Early autoimmune destruction of islet grafts is associated with a restricted repertoire of IGRP-specific CD8⁺ T cells in diabetic nonobese diabetic mice

β Cell replacement via islet or pancreas transplantation is currently the only approach to cure type 1 diabetic patients. Recurrent β cell autoimmunity is a critical factor contributing to graft rejection along with alloreactivity. However, the specificity and dynamics of recurrent β cell autoimmunity remain largely undefined. Accordingly, we compared the repertoire of CD8⁺ T cells infiltrating grafted and endogenous islets in diabetic nonobese diabetic mice. In endogenous islets, CD8⁺ T cells specific for an islet-specific glucose-6-phosphatase catalytic subunit-related protein derived peptide (IGRP_206-214) were the most prevalent T cells.
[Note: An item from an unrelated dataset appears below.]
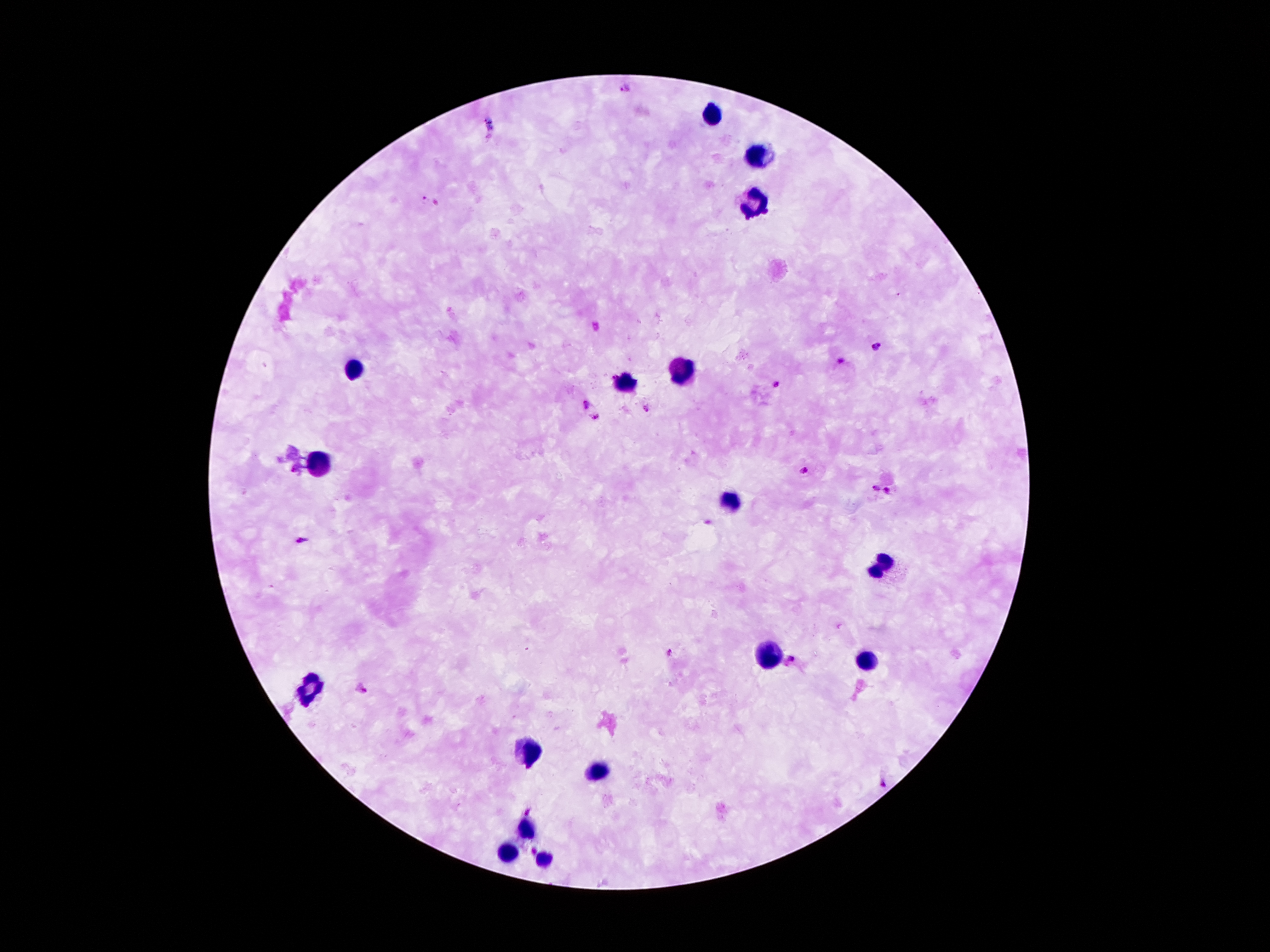
Approximate centers as [x, y] in pixels.
Plasmodium parasites: [626, 87], [423, 198], [875, 347], [840, 360], [777, 385], [585, 405], [646, 410], [595, 417], [803, 470], [876, 487], [888, 492], [302, 540], [668, 652], [791, 658], [360, 687], [882, 785], [528, 811], [534, 851].

Leukocyte locations: [711, 114], [754, 162], [751, 200], [351, 366], [684, 370], [625, 383], [318, 462], [730, 497], [881, 562], [771, 654], [866, 662], [310, 690], [531, 750], [595, 772], [526, 829], [507, 851], [543, 861]. Thick blood film. Single field of view. 100x magnification. Giemsa-stained preparation. Image is 1270×952 pixels. Patient malaria status: positive for Plasmodium falciparum. Smartphone photograph taken through the microscope eyepiece.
Similar CD8⁺ T cells dominated the early graft infiltrate but were expanded 6-fold relative to endogenous islets. Single-cell analysis of the TCR α and β chains showed restricted variable gene usage by IGRP _206-214-specific CD8⁺ T cells that was shared between the graft and endogenous islets of individual mice. However, as islet graft infiltration progressed, the number of IGRP_206-214-specific CD8 ⁺ T cells decreased despite stable numbers of CD8⁺ T cells. These results demonstrate that recurrent β cell autoimmunity is characterized by recruitment to the grafts and expansion of already prevalent autoimmune T cell clonotypes residing in the endogenous islets. Furthermore, depletion of IGRP_206-214-specific CD8⁺ T cells by peptide administration delayed islet graft survival, suggesting IGRP_206-214- specific CD8⁺ T cells play a role early in islet graft rejection but are displaced with time by other specificities, perhaps by epitope spread.